Here is a case of getting seduced by the numbers and sucked into the wrong thinking. This article is looking for interesting ways to measure the growth of the global middle class. It does a generally poor job of it. The whole article is a bit of a dodge. Using made up numbers to render a quantifiable mark for an abstract concept, concluding in a blithe statement about a billion car pile up.
But the money quote I think is in the conclusion, about what this materialist and upwardly mobile trend in the world says:
The people of this burgeoning middle class also expect their governments to be representative and accountable, and they are sure to put increased pressure on the nondemocratic systems in many developing countries. Seen in this light, the rising incidence of protests and dissent in China, Russia, Thailand, and the Arab world is not surprising.

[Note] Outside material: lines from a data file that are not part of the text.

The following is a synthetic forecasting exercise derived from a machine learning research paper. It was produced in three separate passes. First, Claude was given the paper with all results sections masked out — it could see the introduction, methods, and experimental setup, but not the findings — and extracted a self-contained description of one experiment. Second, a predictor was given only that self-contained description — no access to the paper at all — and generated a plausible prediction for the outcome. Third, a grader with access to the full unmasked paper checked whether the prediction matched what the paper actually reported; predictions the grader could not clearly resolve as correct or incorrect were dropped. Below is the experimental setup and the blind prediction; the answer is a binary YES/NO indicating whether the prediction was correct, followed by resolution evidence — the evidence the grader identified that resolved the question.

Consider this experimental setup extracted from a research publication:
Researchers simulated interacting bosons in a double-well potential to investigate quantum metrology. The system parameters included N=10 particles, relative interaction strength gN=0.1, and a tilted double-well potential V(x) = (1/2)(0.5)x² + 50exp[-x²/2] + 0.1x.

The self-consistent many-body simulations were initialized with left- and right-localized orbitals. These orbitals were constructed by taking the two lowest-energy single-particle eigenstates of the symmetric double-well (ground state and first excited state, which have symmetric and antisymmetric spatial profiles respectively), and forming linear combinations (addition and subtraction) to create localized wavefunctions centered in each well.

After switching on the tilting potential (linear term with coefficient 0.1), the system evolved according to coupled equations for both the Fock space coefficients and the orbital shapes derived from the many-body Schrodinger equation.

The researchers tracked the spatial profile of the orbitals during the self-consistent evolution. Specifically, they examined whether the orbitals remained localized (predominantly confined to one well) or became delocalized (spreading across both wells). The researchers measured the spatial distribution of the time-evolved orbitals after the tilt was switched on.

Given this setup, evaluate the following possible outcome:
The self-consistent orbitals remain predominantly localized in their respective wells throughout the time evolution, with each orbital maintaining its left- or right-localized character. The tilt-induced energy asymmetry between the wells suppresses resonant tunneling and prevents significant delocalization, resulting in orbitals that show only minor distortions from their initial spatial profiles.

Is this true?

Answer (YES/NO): NO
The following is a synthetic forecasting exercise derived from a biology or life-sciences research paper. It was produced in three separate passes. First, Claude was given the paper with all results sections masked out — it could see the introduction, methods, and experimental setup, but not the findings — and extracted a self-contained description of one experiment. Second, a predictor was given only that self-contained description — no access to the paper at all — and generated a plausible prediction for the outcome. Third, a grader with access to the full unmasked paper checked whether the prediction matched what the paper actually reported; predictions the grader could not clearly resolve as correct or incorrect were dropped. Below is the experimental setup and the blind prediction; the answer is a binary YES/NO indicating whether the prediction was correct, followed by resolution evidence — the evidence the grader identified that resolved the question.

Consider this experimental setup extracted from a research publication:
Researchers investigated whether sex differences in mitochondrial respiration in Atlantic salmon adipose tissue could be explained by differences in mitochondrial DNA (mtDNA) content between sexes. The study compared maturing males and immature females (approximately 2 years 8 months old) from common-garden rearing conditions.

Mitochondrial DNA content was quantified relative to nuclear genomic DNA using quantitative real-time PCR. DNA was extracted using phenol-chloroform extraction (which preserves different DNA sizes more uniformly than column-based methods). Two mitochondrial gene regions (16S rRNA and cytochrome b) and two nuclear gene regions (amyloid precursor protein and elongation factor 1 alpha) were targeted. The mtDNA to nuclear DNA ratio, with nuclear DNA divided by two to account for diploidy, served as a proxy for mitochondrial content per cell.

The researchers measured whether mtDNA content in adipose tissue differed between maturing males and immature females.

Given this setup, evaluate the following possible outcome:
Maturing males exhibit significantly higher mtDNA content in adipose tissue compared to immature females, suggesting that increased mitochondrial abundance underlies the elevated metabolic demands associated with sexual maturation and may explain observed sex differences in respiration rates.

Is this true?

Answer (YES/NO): NO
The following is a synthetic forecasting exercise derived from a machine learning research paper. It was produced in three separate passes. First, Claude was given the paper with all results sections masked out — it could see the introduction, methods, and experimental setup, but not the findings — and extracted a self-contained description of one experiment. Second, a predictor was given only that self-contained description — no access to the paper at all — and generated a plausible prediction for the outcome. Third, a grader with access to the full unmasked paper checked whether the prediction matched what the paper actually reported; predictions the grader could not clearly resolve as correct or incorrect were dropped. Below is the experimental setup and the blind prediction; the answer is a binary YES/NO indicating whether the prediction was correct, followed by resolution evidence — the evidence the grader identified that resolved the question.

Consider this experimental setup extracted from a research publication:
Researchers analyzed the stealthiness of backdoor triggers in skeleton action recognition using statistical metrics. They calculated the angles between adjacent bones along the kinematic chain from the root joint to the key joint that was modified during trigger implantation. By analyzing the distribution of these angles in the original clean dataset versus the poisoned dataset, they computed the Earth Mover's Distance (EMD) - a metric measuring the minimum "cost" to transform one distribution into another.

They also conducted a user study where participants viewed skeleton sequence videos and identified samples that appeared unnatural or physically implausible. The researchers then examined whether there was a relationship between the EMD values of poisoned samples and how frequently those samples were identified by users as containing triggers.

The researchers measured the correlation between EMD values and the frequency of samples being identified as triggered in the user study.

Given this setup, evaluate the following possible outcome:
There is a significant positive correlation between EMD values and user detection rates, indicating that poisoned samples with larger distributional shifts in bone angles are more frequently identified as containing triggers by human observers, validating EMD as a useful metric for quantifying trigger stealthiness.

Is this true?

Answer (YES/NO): YES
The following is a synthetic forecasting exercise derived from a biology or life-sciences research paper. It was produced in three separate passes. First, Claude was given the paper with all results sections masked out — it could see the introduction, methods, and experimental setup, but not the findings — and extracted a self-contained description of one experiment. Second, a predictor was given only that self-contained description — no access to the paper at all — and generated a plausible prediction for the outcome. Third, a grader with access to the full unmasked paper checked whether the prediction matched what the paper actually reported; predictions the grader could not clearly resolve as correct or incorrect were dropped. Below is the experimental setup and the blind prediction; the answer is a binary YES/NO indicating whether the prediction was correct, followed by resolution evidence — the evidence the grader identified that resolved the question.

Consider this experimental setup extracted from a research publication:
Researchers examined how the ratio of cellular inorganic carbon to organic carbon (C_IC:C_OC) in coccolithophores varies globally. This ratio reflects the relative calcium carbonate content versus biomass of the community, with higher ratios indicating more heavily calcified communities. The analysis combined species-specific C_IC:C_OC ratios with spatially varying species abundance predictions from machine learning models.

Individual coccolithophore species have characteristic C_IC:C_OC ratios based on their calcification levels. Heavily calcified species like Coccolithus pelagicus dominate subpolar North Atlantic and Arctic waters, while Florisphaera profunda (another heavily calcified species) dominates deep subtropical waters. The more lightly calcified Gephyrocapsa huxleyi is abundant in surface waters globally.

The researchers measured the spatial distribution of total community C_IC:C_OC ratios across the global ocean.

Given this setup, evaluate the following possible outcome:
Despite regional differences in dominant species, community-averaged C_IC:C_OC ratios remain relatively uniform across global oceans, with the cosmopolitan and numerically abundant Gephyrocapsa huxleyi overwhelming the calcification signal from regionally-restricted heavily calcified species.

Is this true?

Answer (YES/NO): NO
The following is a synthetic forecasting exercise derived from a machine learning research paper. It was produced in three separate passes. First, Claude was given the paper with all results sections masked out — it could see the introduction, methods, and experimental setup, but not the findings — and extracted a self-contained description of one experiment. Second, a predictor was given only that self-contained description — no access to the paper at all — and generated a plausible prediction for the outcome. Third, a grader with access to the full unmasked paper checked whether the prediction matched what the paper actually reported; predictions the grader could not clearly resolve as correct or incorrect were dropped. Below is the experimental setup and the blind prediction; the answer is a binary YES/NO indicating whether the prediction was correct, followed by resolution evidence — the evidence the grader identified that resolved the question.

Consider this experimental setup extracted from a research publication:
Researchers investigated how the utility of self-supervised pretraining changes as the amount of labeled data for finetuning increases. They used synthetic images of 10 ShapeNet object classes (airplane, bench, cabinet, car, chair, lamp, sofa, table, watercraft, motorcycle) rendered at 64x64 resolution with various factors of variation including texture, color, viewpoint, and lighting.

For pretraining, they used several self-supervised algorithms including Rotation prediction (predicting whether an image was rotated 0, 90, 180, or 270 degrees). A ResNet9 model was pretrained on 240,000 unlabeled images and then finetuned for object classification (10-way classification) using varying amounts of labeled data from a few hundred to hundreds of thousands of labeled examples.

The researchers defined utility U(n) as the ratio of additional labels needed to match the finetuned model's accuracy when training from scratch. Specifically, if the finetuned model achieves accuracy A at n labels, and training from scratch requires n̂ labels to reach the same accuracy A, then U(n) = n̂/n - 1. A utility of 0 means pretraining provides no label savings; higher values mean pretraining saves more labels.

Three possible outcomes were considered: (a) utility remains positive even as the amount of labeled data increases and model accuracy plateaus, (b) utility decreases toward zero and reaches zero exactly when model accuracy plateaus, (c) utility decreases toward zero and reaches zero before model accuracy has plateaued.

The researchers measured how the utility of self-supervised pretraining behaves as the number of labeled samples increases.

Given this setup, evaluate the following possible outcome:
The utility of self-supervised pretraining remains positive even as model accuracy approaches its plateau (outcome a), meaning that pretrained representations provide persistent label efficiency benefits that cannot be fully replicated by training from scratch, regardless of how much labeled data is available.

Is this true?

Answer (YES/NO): NO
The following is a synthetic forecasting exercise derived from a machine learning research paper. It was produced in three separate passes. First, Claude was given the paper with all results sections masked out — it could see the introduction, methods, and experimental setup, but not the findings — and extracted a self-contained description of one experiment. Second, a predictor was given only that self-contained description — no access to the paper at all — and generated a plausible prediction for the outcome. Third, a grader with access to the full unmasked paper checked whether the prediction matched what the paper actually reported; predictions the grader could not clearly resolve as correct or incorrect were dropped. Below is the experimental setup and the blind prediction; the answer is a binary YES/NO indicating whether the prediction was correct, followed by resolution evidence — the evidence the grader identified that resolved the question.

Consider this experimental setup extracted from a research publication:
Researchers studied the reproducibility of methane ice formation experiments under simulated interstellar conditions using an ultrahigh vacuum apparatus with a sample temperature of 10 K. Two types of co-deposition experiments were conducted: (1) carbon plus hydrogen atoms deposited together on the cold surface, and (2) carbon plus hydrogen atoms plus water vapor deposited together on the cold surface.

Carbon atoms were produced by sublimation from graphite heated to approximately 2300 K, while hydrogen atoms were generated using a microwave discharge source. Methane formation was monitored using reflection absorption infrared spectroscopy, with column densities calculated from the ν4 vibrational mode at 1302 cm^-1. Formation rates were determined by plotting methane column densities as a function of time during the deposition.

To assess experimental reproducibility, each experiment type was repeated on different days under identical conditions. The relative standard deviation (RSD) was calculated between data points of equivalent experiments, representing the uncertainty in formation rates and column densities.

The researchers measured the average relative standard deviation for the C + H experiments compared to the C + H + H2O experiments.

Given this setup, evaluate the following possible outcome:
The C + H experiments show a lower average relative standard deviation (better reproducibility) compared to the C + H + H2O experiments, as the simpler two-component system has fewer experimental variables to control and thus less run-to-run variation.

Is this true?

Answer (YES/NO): NO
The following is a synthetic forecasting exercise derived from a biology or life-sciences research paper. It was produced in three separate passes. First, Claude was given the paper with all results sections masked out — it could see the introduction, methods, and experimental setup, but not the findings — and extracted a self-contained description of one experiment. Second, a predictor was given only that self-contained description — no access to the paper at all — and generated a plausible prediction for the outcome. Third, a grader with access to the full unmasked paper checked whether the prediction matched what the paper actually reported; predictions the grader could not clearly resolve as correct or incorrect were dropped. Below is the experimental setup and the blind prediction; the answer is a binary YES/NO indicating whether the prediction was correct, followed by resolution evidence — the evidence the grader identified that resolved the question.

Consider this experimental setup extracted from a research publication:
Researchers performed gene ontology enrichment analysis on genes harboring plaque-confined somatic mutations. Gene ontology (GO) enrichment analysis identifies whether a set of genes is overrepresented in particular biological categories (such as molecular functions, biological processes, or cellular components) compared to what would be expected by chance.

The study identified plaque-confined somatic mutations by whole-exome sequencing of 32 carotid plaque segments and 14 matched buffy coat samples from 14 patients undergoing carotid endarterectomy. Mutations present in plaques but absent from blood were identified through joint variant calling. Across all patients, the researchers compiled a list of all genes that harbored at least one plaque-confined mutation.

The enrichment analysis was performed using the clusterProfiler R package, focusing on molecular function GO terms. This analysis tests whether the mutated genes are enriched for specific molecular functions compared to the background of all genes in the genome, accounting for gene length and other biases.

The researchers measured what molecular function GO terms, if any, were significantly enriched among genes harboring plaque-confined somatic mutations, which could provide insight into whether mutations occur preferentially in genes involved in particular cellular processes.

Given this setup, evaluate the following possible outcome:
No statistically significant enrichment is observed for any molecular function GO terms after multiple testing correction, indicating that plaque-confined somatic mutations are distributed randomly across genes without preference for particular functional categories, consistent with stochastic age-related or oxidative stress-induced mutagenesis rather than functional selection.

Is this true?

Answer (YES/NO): NO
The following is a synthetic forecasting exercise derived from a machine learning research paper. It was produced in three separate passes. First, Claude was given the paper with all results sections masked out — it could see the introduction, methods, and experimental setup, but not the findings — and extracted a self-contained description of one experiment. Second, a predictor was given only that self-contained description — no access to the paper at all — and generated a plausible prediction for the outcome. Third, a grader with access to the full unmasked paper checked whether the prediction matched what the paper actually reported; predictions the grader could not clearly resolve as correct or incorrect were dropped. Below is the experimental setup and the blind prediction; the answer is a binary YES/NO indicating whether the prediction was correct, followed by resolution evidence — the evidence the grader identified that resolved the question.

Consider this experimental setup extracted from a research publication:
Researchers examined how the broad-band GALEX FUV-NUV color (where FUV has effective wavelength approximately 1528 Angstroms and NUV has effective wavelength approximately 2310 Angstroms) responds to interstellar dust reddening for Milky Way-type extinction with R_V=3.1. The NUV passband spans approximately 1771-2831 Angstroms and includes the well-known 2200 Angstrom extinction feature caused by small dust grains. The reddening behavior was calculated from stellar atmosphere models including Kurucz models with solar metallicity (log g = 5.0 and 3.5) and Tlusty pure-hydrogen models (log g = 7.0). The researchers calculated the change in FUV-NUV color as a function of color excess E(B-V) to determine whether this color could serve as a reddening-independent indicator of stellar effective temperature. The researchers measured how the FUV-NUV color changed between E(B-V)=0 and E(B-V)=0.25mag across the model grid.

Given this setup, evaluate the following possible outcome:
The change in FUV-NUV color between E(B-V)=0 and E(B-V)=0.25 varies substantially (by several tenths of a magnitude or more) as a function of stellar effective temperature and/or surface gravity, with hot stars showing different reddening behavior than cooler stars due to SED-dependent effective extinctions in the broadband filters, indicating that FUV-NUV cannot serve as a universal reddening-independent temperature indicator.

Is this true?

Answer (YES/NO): NO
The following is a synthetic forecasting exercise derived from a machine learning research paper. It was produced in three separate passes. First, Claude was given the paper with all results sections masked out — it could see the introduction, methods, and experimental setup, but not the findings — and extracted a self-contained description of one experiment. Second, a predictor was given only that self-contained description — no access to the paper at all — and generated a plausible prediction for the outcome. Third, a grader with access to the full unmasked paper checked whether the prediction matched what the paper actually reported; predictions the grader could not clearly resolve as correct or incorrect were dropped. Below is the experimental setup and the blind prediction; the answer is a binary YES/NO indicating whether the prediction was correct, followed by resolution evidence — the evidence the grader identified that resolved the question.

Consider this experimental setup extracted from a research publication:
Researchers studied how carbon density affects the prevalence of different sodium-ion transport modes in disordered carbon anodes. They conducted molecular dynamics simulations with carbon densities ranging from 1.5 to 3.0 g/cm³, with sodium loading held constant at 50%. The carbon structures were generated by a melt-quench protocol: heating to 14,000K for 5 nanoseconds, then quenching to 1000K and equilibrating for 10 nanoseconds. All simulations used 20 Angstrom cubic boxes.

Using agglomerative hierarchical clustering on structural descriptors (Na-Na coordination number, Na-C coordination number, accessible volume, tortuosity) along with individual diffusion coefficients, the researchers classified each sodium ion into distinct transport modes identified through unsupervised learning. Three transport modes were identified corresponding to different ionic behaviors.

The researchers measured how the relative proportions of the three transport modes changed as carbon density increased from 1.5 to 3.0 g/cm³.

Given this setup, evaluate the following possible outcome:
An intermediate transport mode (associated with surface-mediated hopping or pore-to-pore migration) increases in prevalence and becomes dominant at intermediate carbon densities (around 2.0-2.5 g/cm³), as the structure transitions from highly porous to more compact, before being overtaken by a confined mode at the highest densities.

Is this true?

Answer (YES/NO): NO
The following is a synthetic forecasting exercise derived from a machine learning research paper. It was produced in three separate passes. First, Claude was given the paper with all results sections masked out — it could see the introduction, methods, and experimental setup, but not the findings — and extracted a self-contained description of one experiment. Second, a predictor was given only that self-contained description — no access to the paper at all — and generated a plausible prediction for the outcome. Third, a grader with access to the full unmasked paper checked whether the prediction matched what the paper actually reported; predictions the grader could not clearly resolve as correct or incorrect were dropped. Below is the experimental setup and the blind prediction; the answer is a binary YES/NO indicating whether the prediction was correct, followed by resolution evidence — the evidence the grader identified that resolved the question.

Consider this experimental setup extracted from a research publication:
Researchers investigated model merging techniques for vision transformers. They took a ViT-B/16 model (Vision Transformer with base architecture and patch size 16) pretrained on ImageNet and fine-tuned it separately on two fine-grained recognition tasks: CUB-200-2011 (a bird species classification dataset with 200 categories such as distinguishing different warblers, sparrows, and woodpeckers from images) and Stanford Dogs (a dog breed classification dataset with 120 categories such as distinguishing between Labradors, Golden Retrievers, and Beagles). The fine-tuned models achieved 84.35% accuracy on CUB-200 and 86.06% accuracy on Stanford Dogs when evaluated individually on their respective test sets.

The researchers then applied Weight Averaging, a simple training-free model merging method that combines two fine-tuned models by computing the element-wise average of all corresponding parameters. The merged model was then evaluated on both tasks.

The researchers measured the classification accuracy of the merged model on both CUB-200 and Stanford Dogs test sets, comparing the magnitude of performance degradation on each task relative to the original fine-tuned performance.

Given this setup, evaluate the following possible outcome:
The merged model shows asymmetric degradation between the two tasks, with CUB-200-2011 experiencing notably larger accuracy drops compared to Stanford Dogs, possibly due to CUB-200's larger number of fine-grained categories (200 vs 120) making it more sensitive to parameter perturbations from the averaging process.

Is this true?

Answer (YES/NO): YES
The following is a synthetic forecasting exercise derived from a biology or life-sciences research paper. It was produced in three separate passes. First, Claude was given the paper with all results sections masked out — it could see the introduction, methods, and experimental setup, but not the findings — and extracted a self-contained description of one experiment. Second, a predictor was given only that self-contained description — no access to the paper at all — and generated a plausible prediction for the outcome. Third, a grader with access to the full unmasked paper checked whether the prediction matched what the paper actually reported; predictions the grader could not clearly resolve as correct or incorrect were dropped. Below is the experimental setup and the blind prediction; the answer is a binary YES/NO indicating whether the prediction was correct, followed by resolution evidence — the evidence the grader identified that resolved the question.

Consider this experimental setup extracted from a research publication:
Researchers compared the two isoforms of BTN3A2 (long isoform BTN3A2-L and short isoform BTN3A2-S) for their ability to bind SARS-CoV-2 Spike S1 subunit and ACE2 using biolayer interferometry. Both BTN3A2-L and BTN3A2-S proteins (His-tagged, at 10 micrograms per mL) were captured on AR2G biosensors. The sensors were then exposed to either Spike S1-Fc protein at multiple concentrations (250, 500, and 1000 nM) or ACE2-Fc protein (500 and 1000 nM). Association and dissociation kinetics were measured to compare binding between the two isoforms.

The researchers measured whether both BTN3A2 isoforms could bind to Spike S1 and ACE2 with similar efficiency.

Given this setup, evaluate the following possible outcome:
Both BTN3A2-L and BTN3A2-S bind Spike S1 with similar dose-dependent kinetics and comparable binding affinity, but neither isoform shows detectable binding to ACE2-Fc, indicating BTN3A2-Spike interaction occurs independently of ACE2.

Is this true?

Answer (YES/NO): NO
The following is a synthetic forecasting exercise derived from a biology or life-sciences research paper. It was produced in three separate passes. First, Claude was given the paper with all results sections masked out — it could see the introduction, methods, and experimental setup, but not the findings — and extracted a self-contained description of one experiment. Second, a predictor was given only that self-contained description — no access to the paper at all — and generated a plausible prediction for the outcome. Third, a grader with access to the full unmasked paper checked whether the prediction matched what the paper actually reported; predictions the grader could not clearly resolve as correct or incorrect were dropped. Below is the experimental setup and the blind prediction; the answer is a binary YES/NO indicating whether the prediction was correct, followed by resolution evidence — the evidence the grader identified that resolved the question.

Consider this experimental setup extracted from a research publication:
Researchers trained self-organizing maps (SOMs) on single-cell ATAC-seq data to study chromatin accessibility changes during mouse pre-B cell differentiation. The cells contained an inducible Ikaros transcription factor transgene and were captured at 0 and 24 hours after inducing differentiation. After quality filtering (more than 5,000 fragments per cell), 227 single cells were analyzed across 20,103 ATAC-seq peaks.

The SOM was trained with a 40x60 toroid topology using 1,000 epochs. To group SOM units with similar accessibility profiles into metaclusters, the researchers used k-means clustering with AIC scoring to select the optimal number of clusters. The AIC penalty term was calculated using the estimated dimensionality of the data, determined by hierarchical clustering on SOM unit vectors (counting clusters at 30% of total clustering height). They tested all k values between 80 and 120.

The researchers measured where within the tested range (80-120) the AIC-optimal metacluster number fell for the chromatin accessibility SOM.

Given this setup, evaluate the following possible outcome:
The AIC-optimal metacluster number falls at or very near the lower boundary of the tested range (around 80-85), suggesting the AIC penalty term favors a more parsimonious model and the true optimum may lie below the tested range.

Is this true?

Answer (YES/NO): NO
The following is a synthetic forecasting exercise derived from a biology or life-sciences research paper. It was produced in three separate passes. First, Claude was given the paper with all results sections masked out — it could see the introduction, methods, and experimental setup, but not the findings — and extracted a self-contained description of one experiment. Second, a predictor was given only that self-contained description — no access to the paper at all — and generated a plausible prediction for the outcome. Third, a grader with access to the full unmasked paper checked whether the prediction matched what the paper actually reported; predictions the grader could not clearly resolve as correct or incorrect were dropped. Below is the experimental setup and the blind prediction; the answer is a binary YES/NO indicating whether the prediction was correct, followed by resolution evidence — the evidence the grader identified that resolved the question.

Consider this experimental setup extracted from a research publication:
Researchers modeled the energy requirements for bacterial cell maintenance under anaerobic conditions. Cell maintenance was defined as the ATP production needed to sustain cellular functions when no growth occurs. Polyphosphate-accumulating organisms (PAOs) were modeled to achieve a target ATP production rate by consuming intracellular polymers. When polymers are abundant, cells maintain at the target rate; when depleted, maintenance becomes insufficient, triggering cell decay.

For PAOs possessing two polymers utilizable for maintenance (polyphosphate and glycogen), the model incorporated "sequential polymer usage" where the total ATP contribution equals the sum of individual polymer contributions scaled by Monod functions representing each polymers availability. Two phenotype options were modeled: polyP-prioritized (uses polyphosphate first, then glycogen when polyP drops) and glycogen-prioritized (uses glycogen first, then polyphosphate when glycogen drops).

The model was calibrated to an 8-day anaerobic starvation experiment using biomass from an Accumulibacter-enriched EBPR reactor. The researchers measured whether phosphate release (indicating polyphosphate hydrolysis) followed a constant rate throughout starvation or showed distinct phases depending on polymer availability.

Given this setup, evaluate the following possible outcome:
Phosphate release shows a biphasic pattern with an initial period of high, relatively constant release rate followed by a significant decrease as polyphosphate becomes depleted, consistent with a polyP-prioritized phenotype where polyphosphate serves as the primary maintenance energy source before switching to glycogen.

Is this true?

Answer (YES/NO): NO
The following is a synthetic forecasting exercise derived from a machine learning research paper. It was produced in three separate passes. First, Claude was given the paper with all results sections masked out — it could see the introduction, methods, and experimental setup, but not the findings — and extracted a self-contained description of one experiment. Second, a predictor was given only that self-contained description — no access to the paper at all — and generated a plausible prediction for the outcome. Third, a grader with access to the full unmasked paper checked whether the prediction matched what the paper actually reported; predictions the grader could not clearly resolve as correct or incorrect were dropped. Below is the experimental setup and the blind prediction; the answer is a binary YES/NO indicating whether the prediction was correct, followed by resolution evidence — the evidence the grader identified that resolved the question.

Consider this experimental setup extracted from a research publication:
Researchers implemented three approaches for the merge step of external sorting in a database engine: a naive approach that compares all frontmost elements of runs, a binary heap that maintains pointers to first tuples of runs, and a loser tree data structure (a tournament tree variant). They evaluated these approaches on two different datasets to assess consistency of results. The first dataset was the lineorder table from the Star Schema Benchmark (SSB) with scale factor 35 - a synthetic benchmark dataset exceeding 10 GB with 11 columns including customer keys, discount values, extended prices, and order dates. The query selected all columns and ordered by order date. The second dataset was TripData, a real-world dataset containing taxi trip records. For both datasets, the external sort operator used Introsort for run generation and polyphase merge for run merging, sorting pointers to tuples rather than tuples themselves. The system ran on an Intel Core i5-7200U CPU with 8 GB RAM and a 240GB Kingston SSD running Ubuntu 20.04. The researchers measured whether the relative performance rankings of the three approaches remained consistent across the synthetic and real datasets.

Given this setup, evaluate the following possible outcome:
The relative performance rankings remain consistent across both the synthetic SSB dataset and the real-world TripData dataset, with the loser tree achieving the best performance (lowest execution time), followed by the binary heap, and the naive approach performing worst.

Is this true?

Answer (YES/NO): YES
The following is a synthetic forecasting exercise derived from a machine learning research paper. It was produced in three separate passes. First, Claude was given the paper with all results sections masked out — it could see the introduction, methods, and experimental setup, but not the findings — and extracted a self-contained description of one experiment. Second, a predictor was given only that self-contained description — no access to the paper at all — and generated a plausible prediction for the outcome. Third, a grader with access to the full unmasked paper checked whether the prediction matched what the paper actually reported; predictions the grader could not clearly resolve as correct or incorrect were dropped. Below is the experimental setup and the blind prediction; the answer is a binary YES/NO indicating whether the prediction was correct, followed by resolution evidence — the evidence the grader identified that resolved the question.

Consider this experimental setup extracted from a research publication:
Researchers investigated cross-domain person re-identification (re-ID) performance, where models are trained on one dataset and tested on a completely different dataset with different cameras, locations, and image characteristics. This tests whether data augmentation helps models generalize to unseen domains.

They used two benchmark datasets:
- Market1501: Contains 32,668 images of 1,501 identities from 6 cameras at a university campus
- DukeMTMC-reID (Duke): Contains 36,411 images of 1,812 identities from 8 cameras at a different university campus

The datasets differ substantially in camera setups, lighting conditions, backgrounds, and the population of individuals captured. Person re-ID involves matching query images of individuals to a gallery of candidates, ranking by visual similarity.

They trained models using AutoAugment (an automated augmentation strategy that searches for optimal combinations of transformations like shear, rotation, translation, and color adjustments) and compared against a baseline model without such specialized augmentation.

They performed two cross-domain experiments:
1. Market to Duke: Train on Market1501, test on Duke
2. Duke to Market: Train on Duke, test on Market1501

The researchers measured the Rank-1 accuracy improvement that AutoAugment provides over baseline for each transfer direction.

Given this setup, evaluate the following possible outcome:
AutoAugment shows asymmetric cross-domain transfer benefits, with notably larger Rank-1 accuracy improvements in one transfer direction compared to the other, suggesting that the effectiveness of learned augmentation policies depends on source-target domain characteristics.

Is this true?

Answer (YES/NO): YES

Which is actually interesting. And a little understated. Because I think one of the implications of the growing “middle class” is the fact that the world can become much more connected through alternatively mediated means. You have power and water, a mobile phone and an internet connection and you join a very interesting club, globally speaking. Furthermore, people can not only demand accountability from their own governments but from governments whose foreign policies affect them. I mean, look at the famous photo of Phan Thi Kim Phuc, the Vietnamese girl running scared and naked from her village, which had just been napalmed. 40 years ago no one could do anything about this situation. These days, photos like that could provoke a massive decentralized response of outraged middle class people. Such people might learn how to fly planes, for example. Or leak documents. Or go all Anonymous.
On a smaller scale, the growing middle class can use its material wealth to do things other than buy cars. For example, a newly middle class Egyptian could buy food to support an occupation of a park in New York. The new models of philanthropy can be many to many, inverting the idea of “giving to the poor.”
The article has a pretty narrow and outdated view of its own subject (“First World” – really?) and it ignores the deeper, dare I say, foreign policy implications of a middle class that may yet reach the critical mass needed to slow the 1% and redirect that serious wealth to needier parts the rest of the 99%.
In the rest of the world, I wonder if this is what the new middle class is doing. In North America we do a whole lot of “I’ve got mine.” Class mobility in this continent is woeful, and class nobility, especially among the local 85% (of which I am a member) even worse.
Ultimately, it doesn’t matter how many of us there are. It matters what we do with these numbers.